Cos'è il pricing basato sui risultati
Immagina di assumere un idraulico che ti chiede soldi solo se il tubo smette davvero di perdere. Non per le ore passate a lavorare, non per i materiali usati: solo se il problema è risolto.
Il pricing basato sui risultati funziona esattamente così. Si paga in base a ciò che viene effettivamente ottenuto: un lead generato, un contratto firmato, un obiettivo raggiunto.
Esempio pratico: un'agenzia di marketing ti dice «ti faccio pagare 50 euro per ogni cliente che ti porta, non 2.000 euro al mese a prescindere». Quello è pricing basato sui risultati.
Con l'arrivo dell'intelligenza artificiale, questo modello sta esplodendo. Molti strumenti di automazione e consulenza ora si vendono così: «Ti faccio risparmiare X ore al mese, e prendo una percentuale di quel risparmio».
Come funziona
La logica è semplice: chi vende un servizio si assume una parte del rischio insieme a chi compra.
Di solito funziona così:
- Si definisce insieme un obiettivo misurabile (es: 100 nuovi iscritti alla newsletter, 20% in più di conversioni sul sito).
- Si stabilisce quanto vale quell'obiettivo per te.

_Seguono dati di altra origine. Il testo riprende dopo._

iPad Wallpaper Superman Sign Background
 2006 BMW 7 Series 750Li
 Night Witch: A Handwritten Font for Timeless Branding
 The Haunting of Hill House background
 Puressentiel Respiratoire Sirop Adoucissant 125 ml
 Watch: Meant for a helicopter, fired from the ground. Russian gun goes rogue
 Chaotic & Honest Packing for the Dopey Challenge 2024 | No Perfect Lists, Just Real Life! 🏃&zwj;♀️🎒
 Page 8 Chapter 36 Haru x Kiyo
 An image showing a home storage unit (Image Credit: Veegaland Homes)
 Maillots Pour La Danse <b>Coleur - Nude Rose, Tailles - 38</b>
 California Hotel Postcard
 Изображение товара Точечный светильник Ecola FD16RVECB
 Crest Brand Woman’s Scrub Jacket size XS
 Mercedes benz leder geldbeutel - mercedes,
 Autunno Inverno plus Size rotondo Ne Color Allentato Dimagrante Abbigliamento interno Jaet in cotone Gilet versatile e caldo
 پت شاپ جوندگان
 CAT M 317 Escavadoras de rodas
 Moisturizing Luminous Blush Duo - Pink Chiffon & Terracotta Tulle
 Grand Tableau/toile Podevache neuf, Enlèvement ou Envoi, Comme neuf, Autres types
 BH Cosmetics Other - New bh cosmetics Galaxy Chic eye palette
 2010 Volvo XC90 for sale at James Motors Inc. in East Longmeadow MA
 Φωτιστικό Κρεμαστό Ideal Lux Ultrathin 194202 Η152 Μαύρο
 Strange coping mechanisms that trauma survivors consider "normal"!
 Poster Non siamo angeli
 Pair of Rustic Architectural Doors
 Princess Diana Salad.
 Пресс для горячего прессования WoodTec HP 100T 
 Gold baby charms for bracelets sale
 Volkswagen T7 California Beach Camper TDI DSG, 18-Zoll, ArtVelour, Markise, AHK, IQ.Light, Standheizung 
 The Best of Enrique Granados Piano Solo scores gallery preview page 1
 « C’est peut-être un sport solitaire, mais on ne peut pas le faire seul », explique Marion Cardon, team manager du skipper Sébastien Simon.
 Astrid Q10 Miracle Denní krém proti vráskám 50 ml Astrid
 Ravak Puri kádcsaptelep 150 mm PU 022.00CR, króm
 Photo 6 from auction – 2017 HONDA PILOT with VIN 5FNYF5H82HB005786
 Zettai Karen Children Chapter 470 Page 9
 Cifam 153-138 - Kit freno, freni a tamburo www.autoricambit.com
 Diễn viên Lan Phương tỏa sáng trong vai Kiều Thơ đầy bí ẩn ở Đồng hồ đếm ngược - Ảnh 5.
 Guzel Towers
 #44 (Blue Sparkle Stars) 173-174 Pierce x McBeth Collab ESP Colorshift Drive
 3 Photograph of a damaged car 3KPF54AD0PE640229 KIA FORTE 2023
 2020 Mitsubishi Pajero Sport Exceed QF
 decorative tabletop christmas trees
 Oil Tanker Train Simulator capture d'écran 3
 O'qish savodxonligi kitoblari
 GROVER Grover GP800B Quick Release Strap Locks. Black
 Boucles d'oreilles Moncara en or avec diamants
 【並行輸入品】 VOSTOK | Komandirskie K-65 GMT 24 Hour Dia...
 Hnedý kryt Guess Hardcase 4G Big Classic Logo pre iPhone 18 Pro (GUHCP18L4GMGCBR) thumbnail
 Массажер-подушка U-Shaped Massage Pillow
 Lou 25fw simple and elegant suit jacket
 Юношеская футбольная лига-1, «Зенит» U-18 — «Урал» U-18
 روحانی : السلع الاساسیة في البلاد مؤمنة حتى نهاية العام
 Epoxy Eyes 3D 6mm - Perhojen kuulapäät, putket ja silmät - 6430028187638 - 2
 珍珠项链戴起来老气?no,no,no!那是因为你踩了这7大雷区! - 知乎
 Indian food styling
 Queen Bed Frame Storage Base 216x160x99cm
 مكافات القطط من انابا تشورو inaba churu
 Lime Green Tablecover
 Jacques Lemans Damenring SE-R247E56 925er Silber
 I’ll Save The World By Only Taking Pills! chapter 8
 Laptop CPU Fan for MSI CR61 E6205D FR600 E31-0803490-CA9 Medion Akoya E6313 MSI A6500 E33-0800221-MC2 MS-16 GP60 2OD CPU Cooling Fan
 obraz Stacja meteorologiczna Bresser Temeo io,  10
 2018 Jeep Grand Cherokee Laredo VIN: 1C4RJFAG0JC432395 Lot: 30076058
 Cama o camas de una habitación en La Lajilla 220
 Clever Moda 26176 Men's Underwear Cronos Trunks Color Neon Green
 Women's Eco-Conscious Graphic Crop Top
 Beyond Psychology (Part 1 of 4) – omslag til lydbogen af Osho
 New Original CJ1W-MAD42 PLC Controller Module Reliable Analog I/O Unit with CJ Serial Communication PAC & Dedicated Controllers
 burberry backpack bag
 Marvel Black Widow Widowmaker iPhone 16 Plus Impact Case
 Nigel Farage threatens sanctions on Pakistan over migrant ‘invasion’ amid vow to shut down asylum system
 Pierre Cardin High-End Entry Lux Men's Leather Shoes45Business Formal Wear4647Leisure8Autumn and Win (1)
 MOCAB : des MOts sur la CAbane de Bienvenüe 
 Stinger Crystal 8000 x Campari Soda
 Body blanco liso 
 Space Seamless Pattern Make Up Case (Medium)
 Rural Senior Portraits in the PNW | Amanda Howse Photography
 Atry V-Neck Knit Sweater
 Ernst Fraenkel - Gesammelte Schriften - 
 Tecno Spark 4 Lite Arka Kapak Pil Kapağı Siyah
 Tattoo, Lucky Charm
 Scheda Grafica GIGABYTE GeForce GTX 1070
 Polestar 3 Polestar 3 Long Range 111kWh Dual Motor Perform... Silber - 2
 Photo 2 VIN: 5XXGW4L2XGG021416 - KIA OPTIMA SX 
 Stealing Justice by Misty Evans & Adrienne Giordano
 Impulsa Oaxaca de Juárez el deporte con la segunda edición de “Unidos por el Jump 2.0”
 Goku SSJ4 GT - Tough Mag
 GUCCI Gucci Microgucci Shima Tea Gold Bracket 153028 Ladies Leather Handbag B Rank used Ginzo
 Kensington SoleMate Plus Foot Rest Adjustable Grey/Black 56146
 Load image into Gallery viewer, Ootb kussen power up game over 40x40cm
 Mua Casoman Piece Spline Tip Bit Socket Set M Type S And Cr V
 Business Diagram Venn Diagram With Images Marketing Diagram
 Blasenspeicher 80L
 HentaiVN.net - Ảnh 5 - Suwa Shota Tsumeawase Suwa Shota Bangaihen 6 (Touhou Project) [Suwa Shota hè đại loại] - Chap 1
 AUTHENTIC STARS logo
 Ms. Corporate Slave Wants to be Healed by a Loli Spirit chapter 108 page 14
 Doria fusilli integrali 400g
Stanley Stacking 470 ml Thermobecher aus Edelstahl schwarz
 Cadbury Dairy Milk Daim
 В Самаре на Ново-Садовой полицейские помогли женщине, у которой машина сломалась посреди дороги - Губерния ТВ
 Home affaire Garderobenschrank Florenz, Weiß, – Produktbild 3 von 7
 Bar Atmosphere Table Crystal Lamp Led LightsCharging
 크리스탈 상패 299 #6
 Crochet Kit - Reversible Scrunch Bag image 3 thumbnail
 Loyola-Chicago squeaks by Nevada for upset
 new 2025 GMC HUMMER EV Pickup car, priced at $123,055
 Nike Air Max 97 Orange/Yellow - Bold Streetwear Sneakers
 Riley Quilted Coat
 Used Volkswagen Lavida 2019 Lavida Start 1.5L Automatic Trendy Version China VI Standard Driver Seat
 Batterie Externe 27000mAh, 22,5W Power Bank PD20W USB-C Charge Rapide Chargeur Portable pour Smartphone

- Chi eroga il servizio prende una quota solo se l'obiettivo viene centrato.
Più l'obiettivo è chiaro e misurabile, meglio funziona. Il problema nasce quando si cerca di applicarlo a cose vaghe come «migliorare il brand» o «aumentare la visibilità». Lì diventa un campo minato.
A cosa serve nella pratica
Questo modello è già usato in molti settori. Qualche esempio concreto:
- Agenzie di performance marketing come alcune che lavorano su Meta o Google: paghi solo per i click o le conversioni reali, non per la campagna in sé.
- Piattaforme di recruiting come LinkedIn Talent Solutions o Talent.com: paghi solo se trovi il candidato giusto.
- Strumenti di automazione con intelligenza artificiale come Relevance AI o alcuni piani di Zapier: paghi in base alle automazioni eseguite con successo, non per l'abbonamento fisso.
- Consulenti e coach che lavorano a revenue share: prendono una percentuale dei ricavi extra generati grazie al loro lavoro.
Nel mondo dell'intelligenza artificiale, molte startup stanno adottando questo schema perché rende più facile giustificare l'investimento al cliente.
Perché ti riguarda
Se sei un freelancer o hai una piccola impresa, questo concetto ti tocca da due lati diversi.
Da un lato, puoi usarlo per vendere i tuoi servizi. Se sei bravo davvero, proporre un pricing basato sui risultati ti differenzia da tutti gli altri. Dici al cliente: «Non ti sto vendendo ore, ti sto vendendo un risultato. E ci metto la faccia (e il portafoglio)».
Dall'altro, devi stare attento quando acquisti servizi con questo modello. Assicurati che gli obiettivi siano chiari, misurabili e concordati per iscritto. Altrimenti rischi di pagare per cose che non puoi verificare, o di non pagare chi merita davvero.
In un mercato sempre più saturo, chi sa strutturare (o riconoscere) un buon accordo basato sui risultati ha un vantaggio competitivo enorme.